**Data for this exercise:**
★ ★ ★ ★ ★

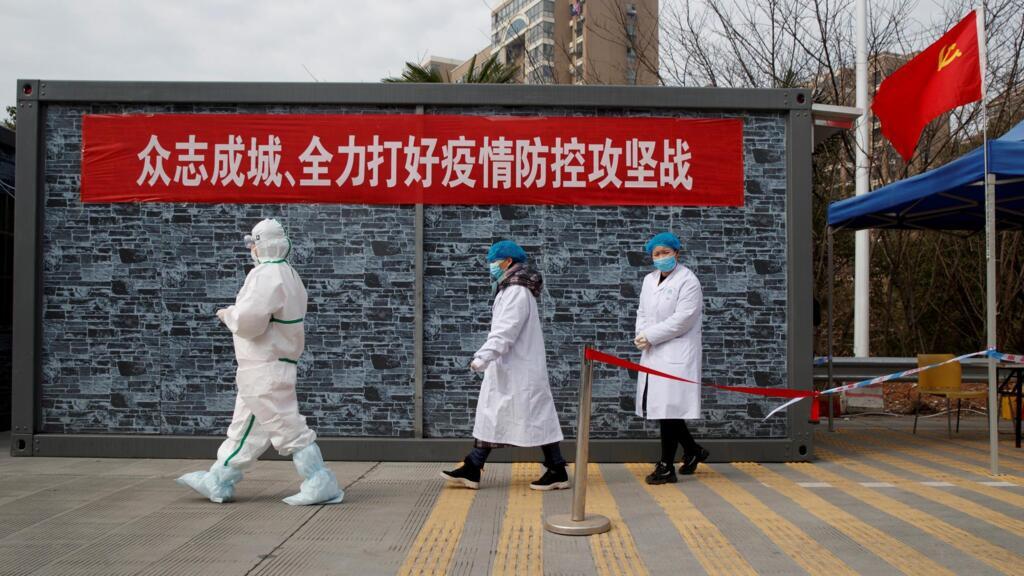 Le personnel de l'hôpital en vêtements de protection marche à un point de contrôle vers la zone d'exclusion de la province du Hubei au pont du fleuve Jiujiang Yangtze à Jiujiang, province du Jiangxi, en Chine, le 1er février 2020.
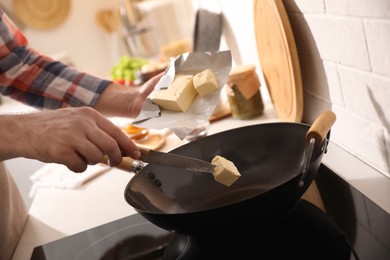 Photo of Man putting butter into frying pan, closeup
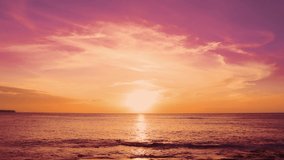 Red sunsets over sea video 4K. The sun touches horizon. Red sky, yellow sun and amazing sea. Summer sunset seascape. Atlantic Ocean beach sunsets. The sun in spindrift clouds Fantastic natural sunsets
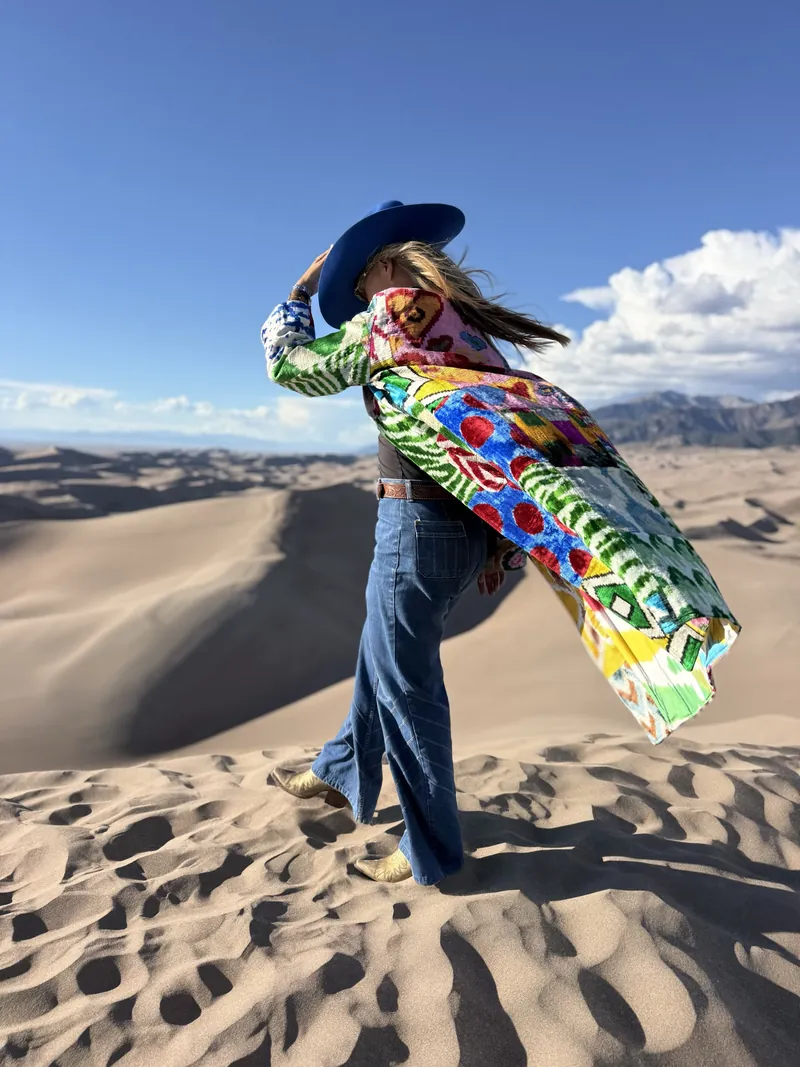 A woman in a brightly patterned caftan leans into the wind on a sand dune, one hand holding her cobalt hat.
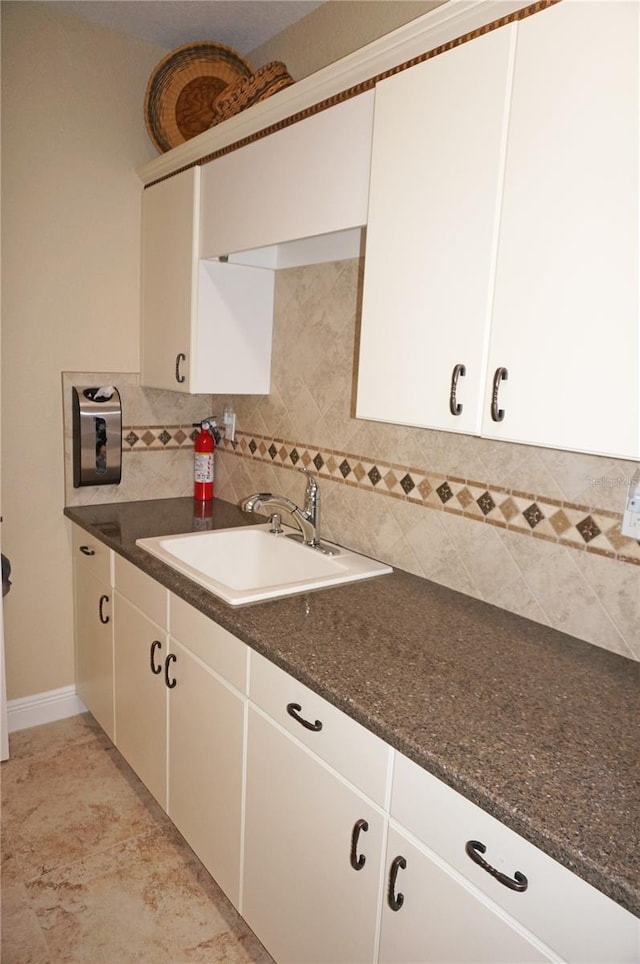 washroom with a sink and baseboards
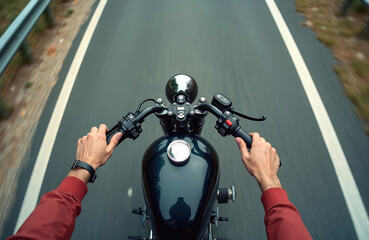 POV shot of person riding black vintage motorcycle on empty asphalt road. Focus on hands gripping handlebars, blurred motion effect adds sense of speed and travel. Classic bike journey.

★ ★ ★ ★ ★

**Work required:** The entries above, without their pictures, should be written out exactly.

**Output of the exercise:**
 Le personnel de l'hôpital en vêtements de protection marche à un point de contrôle vers la zone d'exclusion de la province du Hubei au pont du fleuve Jiujiang Yangtze à Jiujiang, province du Jiangxi, en Chine, le 1er février 2020.
 Photo of Man putting butter into frying pan, closeup
 Red sunsets over sea video 4K. The sun touches horizon. Red sky, yellow sun and amazing sea. Summer sunset seascape. Atlantic Ocean beach sunsets. The sun in spindrift clouds Fantastic natural sunsets
 A woman in a brightly patterned caftan leans into the wind on a sand dune, one hand holding her cobalt hat.
 washroom with a sink and baseboards
 POV shot of person riding black vintage motorcycle on empty asphalt road. Focus on hands gripping handlebars, blurred motion effect adds sense of speed and travel. Classic bike journey.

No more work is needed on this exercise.